The transition to analog computing also implies that the accuracy of the calculations will no longer be a matter of prime necessity. “AI is specializing, classifying and predicting,” he says. - It makes decisions that can be rude. From the point of view of accuracy, we can sacrifice something. We need to determine which calculations are error tolerant. Then some technology can be applied to reduce power consumption or speed up calculations. Over probabilistic CMOS work since 2003. This includes reducing the voltage up to the appearance of several errors, the number of which remains tolerable. Today, people are already using approximate computing techniques, for example, quantization. Instead of a 32-bit floating point number, you will have 8-bit integers. Analog computers are another feature already mentioned. ”
Get out of the lab
Moving technology from the lab to shared use can be challenging. “Sometimes you have to look for alternatives,” says Barr. “When the two-dimensional flash memory didn’t take off, the three-dimensional flash memory seemed to be not so difficult. If we continue to improve existing technologies, getting a doubling of performance here, doubling there, then analog computing inside the memory will be abandoned. But if the following improvements are minor, analog memory will look more attractive. We, as researchers, must be ready for new opportunities. ”

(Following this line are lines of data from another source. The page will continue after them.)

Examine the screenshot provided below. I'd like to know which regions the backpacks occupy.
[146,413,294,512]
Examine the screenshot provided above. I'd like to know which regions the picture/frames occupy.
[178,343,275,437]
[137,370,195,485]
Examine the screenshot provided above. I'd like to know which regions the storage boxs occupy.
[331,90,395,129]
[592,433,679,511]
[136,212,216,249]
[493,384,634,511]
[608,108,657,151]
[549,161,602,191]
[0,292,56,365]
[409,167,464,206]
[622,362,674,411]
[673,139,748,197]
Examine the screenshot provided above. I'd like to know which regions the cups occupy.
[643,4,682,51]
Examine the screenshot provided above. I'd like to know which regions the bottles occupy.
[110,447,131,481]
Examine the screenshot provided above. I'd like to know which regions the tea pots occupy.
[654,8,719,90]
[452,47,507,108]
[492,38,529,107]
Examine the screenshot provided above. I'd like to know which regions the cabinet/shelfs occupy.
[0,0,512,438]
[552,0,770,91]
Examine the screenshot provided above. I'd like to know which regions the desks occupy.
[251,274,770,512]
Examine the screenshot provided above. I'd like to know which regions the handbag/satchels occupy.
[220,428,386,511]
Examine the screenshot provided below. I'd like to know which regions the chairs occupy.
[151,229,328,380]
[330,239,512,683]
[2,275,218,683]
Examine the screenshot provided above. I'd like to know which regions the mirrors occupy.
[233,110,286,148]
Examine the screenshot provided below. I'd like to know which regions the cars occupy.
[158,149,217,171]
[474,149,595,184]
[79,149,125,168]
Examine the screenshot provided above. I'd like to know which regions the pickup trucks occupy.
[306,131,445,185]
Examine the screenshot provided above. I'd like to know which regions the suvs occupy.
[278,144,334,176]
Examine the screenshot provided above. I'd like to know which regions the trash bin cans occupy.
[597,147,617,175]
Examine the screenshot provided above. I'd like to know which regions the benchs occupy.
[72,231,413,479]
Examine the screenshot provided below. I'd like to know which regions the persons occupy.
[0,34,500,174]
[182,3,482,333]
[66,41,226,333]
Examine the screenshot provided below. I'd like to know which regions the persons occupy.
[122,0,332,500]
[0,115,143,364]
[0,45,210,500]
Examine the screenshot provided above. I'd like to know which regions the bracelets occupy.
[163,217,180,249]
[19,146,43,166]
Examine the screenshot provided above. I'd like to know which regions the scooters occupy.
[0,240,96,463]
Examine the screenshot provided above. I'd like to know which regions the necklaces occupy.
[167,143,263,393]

The economy often hinders development, especially in the field of memory, but Barr says that in this case this will not happen. “One of our advantages is that this product will not be related to memory. It will not be something with small improvements. This is not a consumer product. This thing is competing with the GPU. They are sold at a price 70 times higher than the cost of DRAM placed on them, so this is clearly a non-memory product. And the cost of the product will not be much different from the memory. It sounds good, but when you make decisions worth billions of dollars, all the costs and the product development plan should be crystal clear. To overcome this barrier, we need to produce impressive prototypes. ”

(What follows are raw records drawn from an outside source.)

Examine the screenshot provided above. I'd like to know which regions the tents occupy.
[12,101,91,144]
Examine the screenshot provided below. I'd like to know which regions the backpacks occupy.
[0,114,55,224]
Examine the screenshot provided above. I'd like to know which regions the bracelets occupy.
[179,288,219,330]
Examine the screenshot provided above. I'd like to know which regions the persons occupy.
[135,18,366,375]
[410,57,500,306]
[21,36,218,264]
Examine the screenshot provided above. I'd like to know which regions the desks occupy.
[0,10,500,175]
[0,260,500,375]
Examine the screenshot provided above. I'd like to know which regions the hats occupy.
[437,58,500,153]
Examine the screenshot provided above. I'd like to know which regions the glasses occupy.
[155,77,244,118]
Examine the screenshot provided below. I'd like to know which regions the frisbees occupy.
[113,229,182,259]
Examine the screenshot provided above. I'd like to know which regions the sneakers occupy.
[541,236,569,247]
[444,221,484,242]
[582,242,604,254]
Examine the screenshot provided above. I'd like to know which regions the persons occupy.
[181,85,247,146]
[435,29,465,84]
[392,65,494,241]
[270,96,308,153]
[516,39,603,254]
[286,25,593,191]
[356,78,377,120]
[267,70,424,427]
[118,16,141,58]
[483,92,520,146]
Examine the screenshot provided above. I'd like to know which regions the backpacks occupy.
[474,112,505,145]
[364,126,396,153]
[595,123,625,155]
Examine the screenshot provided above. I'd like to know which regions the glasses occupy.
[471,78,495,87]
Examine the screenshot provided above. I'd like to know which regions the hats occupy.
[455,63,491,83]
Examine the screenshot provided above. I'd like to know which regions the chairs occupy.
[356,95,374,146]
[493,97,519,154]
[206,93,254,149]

Processing data in memory can provide impressive benefits, but more is needed to implement the technology. Can any material other than CMOS help in this? “Considering the transition from CMOS low consumption to tunnel FET, we are talking about reducing consumption by 1-2 orders of magnitude,” says Lee. - Another possibility is three-dimensional integrated circuits. They reduce the length of the wiring using TSV. This reduces power consumption and delays. Look at the data centers, they all remove the metal wiring and connect the optical one. ”
Vertically - power consumption, horizontally - delays in the operation of devices
Although the transition to a different technology can be achieved some advantages, they may not be worth it. “It will be very difficult to replace CMOS, but some of the devices under discussion may complement CMOS technology so that it performs computations in memory,” says Roy. - CMOS can support in-memory computations in analog format, possibly in cell 8T. Is it possible to create an architecture with a clear advantage over CMOS? If everything is done correctly, then CMOS will give me energy efficiency increases thousands of times. But it takes time. ”
It is clear that CMOS will not replace. “New technologies will not reject the old ones, and they will not be made on any other substrates other than CMOS,” Barr concludes.